Is there anything I can do other than a reboot to re-enable TV Apps?

(HR20-700 with good internet connectivity - DOD works fine)


----------



## veryoldschool (Dec 10, 2006)

They're working here [just checked] so I'd look at the system information and see what the network status is. You don't need the network services to be working, but the error there may show what's going on. If I have anything but 202, then TVApps won't work.


----------



## Jimmy 440 (Nov 17, 2007)

Has anyone tried the DirecTv FaceBook Ap ? I kept trying to sign up but got eternal ERROR messages.


----------



## matt (Jan 12, 2010)

Sometimes you have to be persistent. I have had to try to start it several times to get it to actually start, even when it says starting.


----------



## hobie346 (Feb 23, 2007)

I've not been able to get TV-APPS to work for months now. I've done the reboot along with starting network services and still no TV-APPS. I've had it work twice on my boxes so I know it can work on my system; just not the time, every time. I know it sees the internet as I'm able to download OnDemand.


----------



## armchair (Jul 27, 2009)

Those of you having TV APPS problems, have you read this recent thread?

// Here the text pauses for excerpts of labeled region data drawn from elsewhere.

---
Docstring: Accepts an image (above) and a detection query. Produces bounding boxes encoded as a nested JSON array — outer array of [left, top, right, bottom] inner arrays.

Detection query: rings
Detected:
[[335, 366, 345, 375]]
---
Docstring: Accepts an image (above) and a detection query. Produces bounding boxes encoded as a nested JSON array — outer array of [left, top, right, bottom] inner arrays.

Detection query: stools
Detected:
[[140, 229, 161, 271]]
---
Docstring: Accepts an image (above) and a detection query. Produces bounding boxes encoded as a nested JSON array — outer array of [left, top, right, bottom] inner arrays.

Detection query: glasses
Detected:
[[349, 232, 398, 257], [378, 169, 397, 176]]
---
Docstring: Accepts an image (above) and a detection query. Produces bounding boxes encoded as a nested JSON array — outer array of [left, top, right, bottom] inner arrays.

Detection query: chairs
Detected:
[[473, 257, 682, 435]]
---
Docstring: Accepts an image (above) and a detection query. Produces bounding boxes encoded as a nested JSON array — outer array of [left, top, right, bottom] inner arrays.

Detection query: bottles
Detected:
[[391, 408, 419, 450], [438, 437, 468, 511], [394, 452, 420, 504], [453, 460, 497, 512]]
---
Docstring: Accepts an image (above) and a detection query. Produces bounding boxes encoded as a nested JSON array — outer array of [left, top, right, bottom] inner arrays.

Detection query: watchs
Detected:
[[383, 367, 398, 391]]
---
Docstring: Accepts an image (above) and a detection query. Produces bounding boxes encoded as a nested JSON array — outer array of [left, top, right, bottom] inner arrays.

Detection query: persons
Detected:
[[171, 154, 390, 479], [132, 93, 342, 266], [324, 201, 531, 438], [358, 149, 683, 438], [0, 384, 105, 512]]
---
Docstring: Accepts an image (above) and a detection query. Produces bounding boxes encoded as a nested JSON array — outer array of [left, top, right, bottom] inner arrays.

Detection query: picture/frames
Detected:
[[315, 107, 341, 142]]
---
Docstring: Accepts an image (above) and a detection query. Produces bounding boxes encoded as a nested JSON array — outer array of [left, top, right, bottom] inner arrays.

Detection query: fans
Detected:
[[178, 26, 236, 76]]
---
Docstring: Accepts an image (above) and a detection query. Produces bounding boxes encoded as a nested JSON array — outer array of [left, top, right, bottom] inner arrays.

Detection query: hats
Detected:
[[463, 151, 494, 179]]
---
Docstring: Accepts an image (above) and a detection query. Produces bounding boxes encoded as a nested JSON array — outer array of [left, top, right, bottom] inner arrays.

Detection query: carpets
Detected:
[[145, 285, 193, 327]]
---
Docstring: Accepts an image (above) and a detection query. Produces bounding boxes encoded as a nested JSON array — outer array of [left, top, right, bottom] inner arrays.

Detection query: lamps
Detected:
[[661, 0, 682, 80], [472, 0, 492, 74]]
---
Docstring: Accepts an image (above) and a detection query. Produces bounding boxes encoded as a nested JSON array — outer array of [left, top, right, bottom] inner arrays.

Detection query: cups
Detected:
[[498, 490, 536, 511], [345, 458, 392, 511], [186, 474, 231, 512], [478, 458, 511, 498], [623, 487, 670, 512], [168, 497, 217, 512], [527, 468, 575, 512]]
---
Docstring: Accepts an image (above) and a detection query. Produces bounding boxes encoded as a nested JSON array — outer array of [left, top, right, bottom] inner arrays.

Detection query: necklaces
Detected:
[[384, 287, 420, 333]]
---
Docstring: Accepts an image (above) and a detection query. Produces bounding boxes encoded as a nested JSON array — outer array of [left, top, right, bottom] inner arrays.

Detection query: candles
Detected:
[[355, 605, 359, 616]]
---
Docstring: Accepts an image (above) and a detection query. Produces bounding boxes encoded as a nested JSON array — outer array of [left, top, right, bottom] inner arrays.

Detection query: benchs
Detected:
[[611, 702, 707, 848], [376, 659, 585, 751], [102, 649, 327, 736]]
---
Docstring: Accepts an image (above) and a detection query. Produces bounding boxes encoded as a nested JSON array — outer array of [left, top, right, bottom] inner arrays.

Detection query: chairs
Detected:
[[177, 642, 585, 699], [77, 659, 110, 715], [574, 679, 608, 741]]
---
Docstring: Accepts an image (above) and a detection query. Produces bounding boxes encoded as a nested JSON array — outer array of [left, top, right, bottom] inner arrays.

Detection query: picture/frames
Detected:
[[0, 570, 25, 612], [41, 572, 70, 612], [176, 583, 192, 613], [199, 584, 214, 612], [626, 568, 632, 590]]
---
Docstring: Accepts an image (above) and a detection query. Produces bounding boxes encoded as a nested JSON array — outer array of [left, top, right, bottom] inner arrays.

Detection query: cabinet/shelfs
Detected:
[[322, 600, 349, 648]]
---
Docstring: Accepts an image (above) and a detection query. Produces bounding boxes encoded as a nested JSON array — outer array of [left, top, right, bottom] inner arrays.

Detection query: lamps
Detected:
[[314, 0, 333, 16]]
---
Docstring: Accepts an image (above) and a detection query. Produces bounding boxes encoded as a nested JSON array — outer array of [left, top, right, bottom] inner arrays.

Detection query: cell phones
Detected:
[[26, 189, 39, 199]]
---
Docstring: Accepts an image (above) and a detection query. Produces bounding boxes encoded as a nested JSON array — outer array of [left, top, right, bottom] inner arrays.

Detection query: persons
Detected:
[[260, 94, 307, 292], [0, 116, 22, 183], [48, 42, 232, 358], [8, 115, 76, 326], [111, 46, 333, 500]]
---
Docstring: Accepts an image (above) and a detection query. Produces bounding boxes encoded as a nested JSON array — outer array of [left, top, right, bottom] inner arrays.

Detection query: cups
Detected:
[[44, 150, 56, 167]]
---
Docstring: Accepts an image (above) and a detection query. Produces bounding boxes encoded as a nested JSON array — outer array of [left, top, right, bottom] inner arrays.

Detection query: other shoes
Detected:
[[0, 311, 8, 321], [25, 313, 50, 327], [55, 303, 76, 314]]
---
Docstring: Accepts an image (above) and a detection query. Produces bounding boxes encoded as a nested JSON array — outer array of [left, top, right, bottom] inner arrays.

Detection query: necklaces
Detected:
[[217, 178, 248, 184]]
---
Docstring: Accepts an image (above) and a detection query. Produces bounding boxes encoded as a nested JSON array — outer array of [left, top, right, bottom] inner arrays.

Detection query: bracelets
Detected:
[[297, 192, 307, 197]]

http://www.dbstalk.com/showthread.php?t=180814&highlight=error+22

Some were able to fix it with alternate DNS servers, starting at post # 13.


----------



## wilbur_the_goose (Aug 16, 2006)

armchair,
I'm actually already using alternate DNS servers. And TVApps will work fine for 2 weeks and then just stop.

Also, one identically configured "twin" HR20-700 will be working fine while the other craps out.


----------



## armchair (Jul 27, 2009)

wilbur_the_goose said:


> armchair,
> I'm actually already using alternate DNS servers. And TVApps will work fine for 2 weeks and then just stop.
> 
> Also, one identically configured "twin" HR20-700 will be working fine while the other craps out.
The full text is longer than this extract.